16 May 2022

Anglo-French cooperation essential to protect salmonids at sea

Scientists and fisheries managers meet in France for International SAMARCH Forum

Electro-fishingPreliminary findings from tracking studies carried out by the SAMARCH research programme show that sea trout from France migrate to the UK coast and vice versa, and that individuals from both France and the UK are sharing similar marine feeding habitat. The results highlight the need for international management of sea trout at sea.

The SAMARCH research is being shared at an international forum, Salmon and sea trout: scientific tools for their protection (Saumon & Truite de mer: des outils scientifiques au service de leur protection) taking place on 17 and 18 May 2022 in Pléneuf Val André (France). Over 120 international participants, focused on the management and protection of wild salmon and sea trout, are coming together at the event organised by Bretagne Grands Migrateurs.

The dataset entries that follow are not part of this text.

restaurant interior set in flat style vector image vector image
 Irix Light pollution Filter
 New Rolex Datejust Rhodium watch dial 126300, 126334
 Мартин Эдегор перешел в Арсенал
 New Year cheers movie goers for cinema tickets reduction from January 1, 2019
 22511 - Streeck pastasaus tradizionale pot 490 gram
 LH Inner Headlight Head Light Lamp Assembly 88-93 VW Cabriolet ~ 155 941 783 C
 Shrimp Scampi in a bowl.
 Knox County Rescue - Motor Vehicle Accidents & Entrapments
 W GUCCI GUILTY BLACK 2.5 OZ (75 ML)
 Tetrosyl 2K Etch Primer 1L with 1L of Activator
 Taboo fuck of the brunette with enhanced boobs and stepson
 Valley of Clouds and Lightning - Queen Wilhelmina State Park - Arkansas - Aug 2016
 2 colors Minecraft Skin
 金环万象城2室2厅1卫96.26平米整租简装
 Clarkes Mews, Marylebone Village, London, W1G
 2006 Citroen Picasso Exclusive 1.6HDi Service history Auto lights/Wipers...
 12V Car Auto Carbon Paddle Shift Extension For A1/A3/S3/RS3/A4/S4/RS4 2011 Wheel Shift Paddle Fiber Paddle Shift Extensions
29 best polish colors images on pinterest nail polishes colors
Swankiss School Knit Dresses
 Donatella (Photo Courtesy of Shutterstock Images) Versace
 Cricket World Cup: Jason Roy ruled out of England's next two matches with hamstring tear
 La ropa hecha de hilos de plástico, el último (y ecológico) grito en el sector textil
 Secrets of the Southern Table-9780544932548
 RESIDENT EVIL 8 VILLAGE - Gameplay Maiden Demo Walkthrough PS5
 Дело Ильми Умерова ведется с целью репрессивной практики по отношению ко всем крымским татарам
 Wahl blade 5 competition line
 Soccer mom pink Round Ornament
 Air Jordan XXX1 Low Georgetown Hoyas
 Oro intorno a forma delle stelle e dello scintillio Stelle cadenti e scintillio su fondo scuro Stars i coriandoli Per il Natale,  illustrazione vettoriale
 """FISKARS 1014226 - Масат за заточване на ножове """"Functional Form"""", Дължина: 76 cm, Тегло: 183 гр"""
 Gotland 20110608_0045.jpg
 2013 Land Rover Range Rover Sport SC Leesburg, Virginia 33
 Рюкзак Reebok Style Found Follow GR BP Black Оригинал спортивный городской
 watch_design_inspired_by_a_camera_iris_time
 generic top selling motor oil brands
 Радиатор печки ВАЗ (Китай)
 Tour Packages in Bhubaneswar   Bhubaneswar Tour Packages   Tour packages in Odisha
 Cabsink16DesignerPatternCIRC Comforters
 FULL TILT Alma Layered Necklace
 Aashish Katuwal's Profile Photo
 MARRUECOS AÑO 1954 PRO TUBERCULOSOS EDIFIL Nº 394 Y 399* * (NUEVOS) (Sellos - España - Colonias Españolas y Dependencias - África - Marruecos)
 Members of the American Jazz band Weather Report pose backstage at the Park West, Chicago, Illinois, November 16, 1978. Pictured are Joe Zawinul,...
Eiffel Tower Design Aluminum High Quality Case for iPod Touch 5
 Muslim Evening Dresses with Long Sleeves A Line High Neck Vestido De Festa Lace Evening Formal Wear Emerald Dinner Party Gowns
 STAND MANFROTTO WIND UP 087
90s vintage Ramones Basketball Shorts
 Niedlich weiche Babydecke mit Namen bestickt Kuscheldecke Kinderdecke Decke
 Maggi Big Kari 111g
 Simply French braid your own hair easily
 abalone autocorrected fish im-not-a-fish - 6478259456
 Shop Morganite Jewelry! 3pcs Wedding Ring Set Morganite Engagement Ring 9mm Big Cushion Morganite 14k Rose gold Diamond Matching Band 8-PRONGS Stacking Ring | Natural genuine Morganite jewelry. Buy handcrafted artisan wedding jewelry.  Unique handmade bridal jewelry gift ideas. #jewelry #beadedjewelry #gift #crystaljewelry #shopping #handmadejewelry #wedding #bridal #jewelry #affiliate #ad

The SAMARCH (SAlmonid MAnagement Round the Channel) programme is funded by the Interreg VA ‘France (Channel) England Programme’ for a period of seven years from 2017 to 2023. It aims to improve the management of salmon and sea trout populations in the Channel.

The forum brings together scientists and fisheries managers from France and England, in order to present the first results of the SAMARCH research programme and take stock of the current knowledge on salmon and sea trout in the rivers, estuaries and coastal areas between France and the UK.

Forum participants will also focus on the management and regulations that exist in the marine environment, and how the results from SAMARCH can be used to inform policy and management practices. Discussions will be used to develop recommendations that will maximise the potential of novel data collected by the SAMARCH partners, to protect and improve migratory salmonid stocks.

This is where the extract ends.